▶ [Brano fornito]
* * * *

S:T ERIK
From Under The Tarn

Etichetta: Solitude Prod.
Anno: 2009
Durata: 48 min
Genere: doom metal


Vent'anni fa, il doom metal era un genere per pochi. Alcuni lo trovavano troppo vecchio, troppo sabbathiano. Altri invece preferivano considerarlo parte del movimento allora in auge dello stoner, come se questa cosa lo nobilitasse. Ricordo che un amico di mio fratello aveva bollato i Cathedral come "troppo metal"; un amico mio, invece, aveva definito stoner i Saint Vitus, poichè "doom metal" suonava male. Queste due persone erano metallari, ovviamente. Ma anche in ambiente metal, il doom non stava certo meglio: anzi, il termine veniva spesso usato a sproposito per il gothic. Tutto ciò che si rifaceva ai Black Sabbath o ai Pentagram (o, in casa nostra, a Paul Chain) era messo immediatamente in disparte, a meno che non provenisse dai deserti degli Stati Uniti.
Ai giorni nostri, il doom si è preso una bella rivincita. Da genere per sfigati, ora è diventato praticamente di moda. Magari mescolato con lo stoner, con lo sludge, e così via. Però, quei riff fangosi, quelle ritmiche pesanti ed ostinate, quesi suoni cupi e sulfurei stanno conquistando sempre più cuori metallici. Anche i cuori di quelle persone che, vent'anni fa, ci avevano spalato fango sopra.

* * * *

▶ [Dati raccolti]
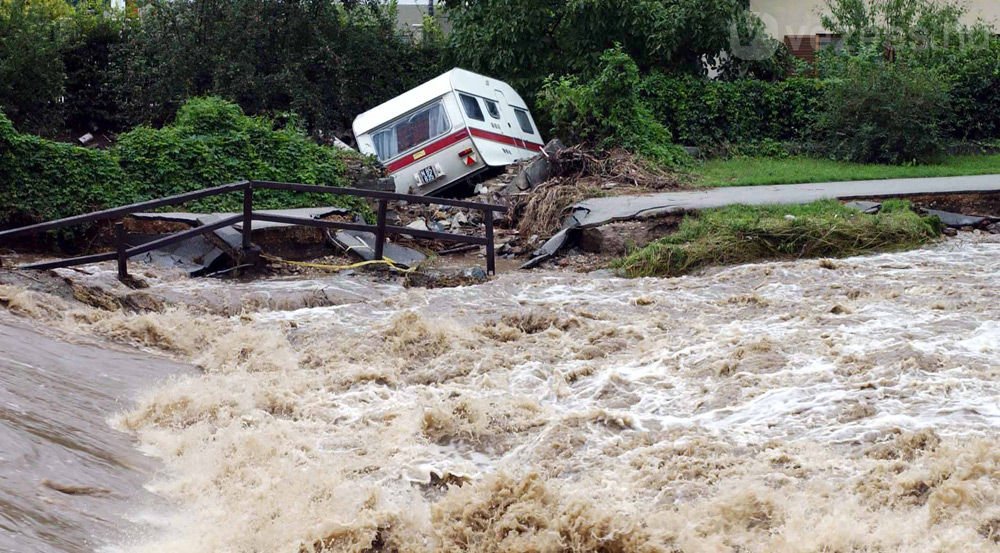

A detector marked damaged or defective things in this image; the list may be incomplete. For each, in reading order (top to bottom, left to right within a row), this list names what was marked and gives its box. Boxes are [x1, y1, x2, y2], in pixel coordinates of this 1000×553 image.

* * * *

▶ [Consegne]
- a) Modifica il passo del brano sul doom metal da "Ai giorni nostri, il" fino a "spalato fango sopra." incluso, sostituendo "cuori" con "animi".
- b) Traduci in inglese questa frase del brano sul doom metal: "Ai giorni nostri, il doom si è preso una bella rivincita."
Le righe riportate non hanno alcun legame con il brano.

▶ [Soluzioni dell'esercizio]
- a)
Ai giorni nostri, il doom si è preso una bella rivincita. Da genere per sfigati, ora è diventato praticamente di moda. Magari mescolato con lo stoner, con lo sludge, e così via. Però, quei riff fangosi, quelle ritmiche pesanti ed ostinate, quesi suoni cupi e sulfurei stanno conquistando sempre più animi metallici. Anche i animi di quelle persone che, vent'anni fa, ci avevano spalato fango sopra.

- b) Nowadays, doom has had its sweet revenge.